Angka ini memang menurun dari 2018 yang tercatat di peringkat kedua dengan nilai investasi sebesar US$4,95 miliar dengan 3.166 proyek.
Rusmin mengatakan bahwa masifnya Jepang berinvestasi ke Tanah Air termasuk pada industri properti harus dimanfaatkan sebaik mungkin oleh pemerintah Indonesia. Dia menyebut, pemerintah perlu menata regulasi, birokrasi, dan kemudahan investasi untuk menarik investor asing menanamkan modal di dalam negeri.

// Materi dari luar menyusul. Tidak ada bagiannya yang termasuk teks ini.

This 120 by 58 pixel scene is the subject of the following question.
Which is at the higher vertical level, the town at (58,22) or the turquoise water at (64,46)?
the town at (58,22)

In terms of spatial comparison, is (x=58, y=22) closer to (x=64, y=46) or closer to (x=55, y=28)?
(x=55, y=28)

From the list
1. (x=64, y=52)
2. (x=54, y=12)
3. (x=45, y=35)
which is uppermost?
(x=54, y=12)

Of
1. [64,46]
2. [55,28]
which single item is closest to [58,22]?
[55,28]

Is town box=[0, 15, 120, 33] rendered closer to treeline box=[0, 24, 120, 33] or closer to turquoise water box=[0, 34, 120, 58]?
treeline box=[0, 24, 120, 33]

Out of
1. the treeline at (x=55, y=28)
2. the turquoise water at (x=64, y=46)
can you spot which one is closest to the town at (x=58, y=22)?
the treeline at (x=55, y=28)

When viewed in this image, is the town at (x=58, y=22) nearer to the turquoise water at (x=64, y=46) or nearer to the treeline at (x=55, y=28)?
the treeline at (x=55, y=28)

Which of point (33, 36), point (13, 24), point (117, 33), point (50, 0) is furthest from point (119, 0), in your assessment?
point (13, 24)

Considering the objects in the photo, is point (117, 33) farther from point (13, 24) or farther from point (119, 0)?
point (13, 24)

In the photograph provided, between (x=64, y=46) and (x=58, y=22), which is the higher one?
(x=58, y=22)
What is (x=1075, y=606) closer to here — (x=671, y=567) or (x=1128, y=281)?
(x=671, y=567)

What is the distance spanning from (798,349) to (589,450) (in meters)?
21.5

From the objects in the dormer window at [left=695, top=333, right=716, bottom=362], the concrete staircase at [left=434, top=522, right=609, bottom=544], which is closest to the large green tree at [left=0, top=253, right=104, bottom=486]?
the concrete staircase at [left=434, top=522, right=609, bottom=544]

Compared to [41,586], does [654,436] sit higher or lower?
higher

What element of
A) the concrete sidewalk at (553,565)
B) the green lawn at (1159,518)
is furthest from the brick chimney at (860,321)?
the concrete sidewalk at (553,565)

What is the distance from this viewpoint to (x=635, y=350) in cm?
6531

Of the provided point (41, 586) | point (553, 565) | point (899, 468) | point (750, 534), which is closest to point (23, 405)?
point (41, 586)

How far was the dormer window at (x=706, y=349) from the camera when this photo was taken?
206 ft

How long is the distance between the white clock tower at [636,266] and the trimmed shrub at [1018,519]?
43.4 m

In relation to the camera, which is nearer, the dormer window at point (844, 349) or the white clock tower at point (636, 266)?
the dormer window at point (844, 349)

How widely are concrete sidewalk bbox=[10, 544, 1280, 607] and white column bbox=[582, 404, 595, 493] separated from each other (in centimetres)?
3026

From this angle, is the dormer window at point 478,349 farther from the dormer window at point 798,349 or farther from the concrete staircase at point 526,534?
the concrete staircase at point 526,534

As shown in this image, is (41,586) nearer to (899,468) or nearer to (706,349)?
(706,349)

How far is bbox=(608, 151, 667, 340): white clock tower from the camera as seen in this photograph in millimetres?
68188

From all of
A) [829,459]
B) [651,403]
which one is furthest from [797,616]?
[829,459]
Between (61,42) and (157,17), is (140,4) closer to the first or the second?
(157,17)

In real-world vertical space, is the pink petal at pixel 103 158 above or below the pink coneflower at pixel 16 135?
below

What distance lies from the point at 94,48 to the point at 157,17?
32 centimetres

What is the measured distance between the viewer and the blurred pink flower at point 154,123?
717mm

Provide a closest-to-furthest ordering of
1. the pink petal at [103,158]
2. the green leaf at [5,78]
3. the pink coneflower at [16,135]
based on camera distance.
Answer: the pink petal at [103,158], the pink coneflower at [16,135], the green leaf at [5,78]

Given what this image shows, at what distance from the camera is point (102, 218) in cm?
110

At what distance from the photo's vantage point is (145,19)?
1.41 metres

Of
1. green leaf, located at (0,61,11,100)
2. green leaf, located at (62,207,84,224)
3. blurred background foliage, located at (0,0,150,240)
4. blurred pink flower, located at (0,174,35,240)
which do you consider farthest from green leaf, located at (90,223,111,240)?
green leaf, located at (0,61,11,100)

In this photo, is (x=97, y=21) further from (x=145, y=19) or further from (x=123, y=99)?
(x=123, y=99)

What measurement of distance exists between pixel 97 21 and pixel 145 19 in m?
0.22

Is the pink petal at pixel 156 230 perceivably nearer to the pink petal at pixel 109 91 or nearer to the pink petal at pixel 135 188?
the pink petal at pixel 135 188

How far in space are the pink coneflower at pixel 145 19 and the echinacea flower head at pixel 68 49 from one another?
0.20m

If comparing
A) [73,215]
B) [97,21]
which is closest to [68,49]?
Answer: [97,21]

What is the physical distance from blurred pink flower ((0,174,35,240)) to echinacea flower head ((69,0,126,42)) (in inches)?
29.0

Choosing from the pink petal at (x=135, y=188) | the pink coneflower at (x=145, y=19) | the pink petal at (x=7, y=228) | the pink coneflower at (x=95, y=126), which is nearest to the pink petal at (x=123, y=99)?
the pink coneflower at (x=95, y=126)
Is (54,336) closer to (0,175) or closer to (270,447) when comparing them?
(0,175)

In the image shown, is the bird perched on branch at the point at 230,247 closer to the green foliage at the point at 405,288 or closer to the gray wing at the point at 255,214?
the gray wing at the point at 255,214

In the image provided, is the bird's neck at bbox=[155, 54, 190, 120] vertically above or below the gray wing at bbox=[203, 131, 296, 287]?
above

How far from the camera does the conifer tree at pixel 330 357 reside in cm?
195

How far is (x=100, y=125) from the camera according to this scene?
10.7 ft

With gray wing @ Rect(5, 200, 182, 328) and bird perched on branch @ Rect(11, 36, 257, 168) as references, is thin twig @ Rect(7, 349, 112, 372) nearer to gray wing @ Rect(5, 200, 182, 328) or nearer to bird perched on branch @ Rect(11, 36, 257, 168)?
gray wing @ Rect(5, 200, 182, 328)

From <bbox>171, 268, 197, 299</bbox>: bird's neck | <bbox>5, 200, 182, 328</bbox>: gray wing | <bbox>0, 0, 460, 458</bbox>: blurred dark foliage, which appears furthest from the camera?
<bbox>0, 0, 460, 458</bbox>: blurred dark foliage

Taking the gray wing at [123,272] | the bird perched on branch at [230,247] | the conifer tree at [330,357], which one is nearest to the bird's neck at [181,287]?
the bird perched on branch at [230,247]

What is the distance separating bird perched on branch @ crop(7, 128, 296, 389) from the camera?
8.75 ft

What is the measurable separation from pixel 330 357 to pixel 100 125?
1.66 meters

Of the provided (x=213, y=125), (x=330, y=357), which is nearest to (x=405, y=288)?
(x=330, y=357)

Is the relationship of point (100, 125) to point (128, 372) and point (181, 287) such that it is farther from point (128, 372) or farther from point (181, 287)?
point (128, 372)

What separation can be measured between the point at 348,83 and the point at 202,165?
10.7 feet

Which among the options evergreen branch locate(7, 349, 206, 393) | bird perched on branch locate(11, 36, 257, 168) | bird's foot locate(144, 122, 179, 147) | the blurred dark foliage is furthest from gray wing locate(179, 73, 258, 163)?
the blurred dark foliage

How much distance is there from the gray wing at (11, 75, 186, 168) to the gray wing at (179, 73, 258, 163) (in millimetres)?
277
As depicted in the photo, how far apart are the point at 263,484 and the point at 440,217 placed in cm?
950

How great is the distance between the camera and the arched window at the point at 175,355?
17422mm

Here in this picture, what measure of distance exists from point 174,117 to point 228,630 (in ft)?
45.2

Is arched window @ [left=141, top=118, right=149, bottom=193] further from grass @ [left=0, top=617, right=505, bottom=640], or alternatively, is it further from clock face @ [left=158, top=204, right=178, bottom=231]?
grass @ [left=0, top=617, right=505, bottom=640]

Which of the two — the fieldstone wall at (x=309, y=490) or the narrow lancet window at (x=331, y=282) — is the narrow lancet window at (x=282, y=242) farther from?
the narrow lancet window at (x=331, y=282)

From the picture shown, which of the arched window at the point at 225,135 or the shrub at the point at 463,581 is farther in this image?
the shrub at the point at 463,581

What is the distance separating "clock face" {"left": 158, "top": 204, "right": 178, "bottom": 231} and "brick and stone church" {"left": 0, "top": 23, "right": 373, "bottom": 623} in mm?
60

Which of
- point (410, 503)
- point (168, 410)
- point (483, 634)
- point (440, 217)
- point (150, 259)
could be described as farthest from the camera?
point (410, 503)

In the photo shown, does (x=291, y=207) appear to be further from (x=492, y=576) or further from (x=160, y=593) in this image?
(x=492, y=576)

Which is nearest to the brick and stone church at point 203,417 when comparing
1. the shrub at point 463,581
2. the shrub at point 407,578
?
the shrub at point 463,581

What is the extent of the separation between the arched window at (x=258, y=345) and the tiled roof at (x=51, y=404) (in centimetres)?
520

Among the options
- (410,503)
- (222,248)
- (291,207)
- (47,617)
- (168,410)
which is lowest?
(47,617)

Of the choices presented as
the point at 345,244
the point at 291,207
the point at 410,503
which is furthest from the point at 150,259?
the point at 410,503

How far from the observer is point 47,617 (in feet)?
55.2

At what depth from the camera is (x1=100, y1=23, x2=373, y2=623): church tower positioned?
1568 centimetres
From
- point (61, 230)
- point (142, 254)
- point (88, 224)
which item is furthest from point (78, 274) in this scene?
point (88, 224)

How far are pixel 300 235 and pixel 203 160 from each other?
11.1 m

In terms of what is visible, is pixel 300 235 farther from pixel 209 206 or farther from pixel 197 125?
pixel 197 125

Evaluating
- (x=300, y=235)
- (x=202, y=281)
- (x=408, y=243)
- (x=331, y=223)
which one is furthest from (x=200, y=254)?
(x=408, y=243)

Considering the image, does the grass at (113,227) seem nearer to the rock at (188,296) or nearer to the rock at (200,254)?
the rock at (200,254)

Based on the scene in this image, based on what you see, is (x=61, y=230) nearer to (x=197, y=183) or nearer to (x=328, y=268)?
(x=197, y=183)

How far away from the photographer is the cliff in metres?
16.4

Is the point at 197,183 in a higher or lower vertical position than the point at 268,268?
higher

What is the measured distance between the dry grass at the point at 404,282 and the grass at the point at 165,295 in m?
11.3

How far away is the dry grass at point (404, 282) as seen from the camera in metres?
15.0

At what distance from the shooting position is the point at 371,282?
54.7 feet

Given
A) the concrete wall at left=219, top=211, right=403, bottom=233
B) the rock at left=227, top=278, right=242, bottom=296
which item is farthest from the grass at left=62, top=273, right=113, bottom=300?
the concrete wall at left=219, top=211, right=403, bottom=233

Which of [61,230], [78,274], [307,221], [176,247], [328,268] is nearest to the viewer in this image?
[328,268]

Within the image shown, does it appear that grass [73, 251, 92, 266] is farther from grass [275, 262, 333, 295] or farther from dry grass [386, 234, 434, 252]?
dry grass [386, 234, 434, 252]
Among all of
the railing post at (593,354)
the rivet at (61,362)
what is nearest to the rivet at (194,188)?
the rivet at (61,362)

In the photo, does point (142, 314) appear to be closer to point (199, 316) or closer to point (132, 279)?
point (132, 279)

Salah satu pengembang Jepang yang cukup gencar ekspansi adalah Tokyu Land. hari ini, Tokyu Land Indonesia mulai melakukan pengerjaan konstruksi Branz Mega Kuningan. Proyek ini merupakan pengembangan kawasan skala besar di pusat kota CBD Jakarta dengan nilai investasi Rp2,5 triliun.
Pengembang Jepang itu membangun proyek yang terdiri dari dari dua menara masing-masing kondominium premium setinggi 45 lantai dan apartemen sewa 35 lantai dengan total luas 1 hektare.
Direktur Tokyu Land Indonesia Toshio Kojima mengakui bahwa secara umum industri properti di Indonesia tidak dapat dikatakan sedang dalam kondisi yang baik.
"Namun, kami percaya bahwa [ke depan] pasti akan bergairah kembali, termasuk perekonomian Indonesia" katanya usai peletakan batu pertama proyek Branz Mega Kuningan, pada Rabu (26/2/2020).
Sebelum Tokyu Land, pengembang Jepang Fujiken Co. Ltd., juga telah masuk ke pasar properti Indonesia dengan mengembangkan perumahan di Serang. Proyek tersebut merupakan Kerja Sama Operasional (KSO) bersama PT Mega Agung Sembada (MAS Group).